▶ Activity 1:
In the article on the DriveNets and Accton AI white boxes, reproduce everything from "At the heart" down to "in real-world scenarios.", replacing "hyperscalers" with "cloud providers".
▶ Activity 2:
According to the article on the DriveNets and Accton AI white boxes, which Broadcom ASICs do the new white boxes use?

▶ Reading text:
=-=-=
Can DriveNets and Accton’s AI White Boxes Transform Networking?

October 15, 2024
Can DriveNets and Accton’s AI White Boxes Transform Networking?

In a significant advance for AI networking, DriveNets and Accton Technology have unveiled new AI networking white boxes that leverage the latest Broadcom ASICs, Jericho-3-AI, and Ramon-3. This new development marks the first commercial availability of such white boxes, explicitly designed to cater to the growing demand for AI networking capabilities. By integrating DriveNets’ scalable software with Accton’s high-performance hardware, the solution aims to create a robust system capable of supporting AI and machine learning clusters with up to 32,000 GPUs connected via 800Gbps interfaces.

Groundbreaking Features and Architecture

Distributed Disaggregated Chassis (DDC) Scheduled Fabric Architecture

At the heart of this announcement lies the Distributed Disaggregated Chassis (DDC) scheduled fabric architecture embedded within the new white boxes. This architecture is engineered to deliver a scalable and easy-to-deploy networking solution, meeting the rising needs of hyperscalers and large enterprises dedicated to building expansive AI clusters. According to DriveNets and Accton, the DDC’s capabilities have been successfully validated through rigorous proofs of concept with leading AI clients, demonstrating its efficacy in real-world scenarios.

The DDC’s scheduled fabric architecture offers a flexible solution by decoupling the hardware and software layers, which allows for independent scaling. This separation grants organizations the ability to expand their AI infrastructure horizontally without the complexities tied to traditional systems. More importantly, it simplifies network management and deployment, enabling faster and more efficient responses to the increasing demands of AI workloads. Additionally, by supporting up to 32,000 GPUs with 800Gbps interfaces, the architecture provides a significant performance enhancement over existing solutions.
=-=-=
▶ Exercise data:
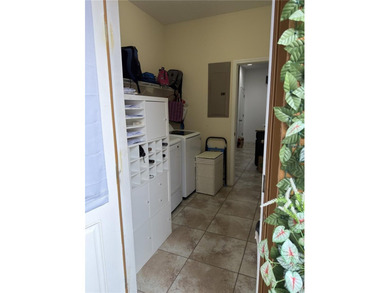 Beautiful 4-bedroom, 2.5-bathroom townhouse located in the - photo 6
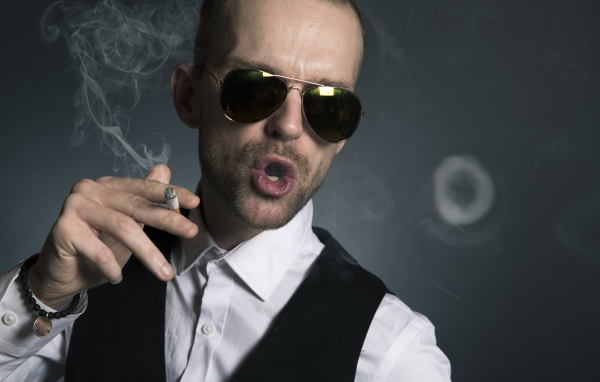 Стильный мужчина в очках с сигаретой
=-=-=
▶ Task response 1:
At the heart of this announcement lies the Distributed Disaggregated Chassis (DDC) scheduled fabric architecture embedded within the new white boxes. This architecture is engineered to deliver a scalable and easy-to-deploy networking solution, meeting the rising needs of cloud providers and large enterprises dedicated to building expansive AI clusters. According to DriveNets and Accton, the DDC’s capabilities have been successfully validated through rigorous proofs of concept with leading AI clients, demonstrating its efficacy in real-world scenarios.

▶ Task response 2:
Jericho-3-AI and Ramon-3.